Entrepreneurs associated with the Polish Business Centre Club (BCC) have reluctantly afforded their support to moves by the country's Finance Minister, Marek Belka, to freeze tax thresholds and introduce a capital gains tax.

'Minister Belka's plan is to save the state budget, which also means saving the foundations of enterprise, and this forces us to accept things which we would not have accepted under other circumstances,' explained BCC President Marek Goliszewski.

The Polish government faces a ballooning budget deficit far outside the Maastricht 3% rule, and needs every penny it can lay its hands on to address this situation. However, although the BCC stated that in the short term it understands the necessity of the new taxes, it is critical of the idea as a mid to long term measure.

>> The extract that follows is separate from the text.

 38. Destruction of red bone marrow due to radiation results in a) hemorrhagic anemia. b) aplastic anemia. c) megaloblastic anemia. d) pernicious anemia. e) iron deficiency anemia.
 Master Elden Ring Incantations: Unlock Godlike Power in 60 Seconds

'We have pointed out on many occasions that the actions taken by the Polish authorities in relation to income tax go against the tendencies existing in the majority of the developed and developing countries,' Mr Goliszewski told reporters at a recent press conference. 'In Russia, for example, income tax has been lowered by as much as 13 percentage points and this move has contributed to an increase in budgetary revenue. Whereas in Poland's case, following the freezing of tax thresholds, one can expect a further reduction in legal employmant and a widening of the grey zone.'

The BCC President announced that the Polish business community would expect the Finance Minister to begin lowering the tax rates one year earlier than previously announced, reasoning that entrepreneurs and business people need to feel that the period of sacrifice is a finite one.

The final draft version of the tax reform bill underwent its first reading in the Sejm, or Parliament, on the 6th November.